Your goal:
Transcribe exactly the line containing "phylum: Chordata" and each line after it, through the end of the entries, with nothing before or after.

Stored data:
::::::

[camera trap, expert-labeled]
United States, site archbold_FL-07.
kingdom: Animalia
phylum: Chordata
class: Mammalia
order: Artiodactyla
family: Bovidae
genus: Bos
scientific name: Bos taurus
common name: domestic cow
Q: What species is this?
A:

::::::

Written solution:
phylum: Chordata
class: Mammalia
order: Artiodactyla
family: Bovidae
genus: Bos
scientific name: Bos taurus
common name: domestic cow
Q: What species is this?
A:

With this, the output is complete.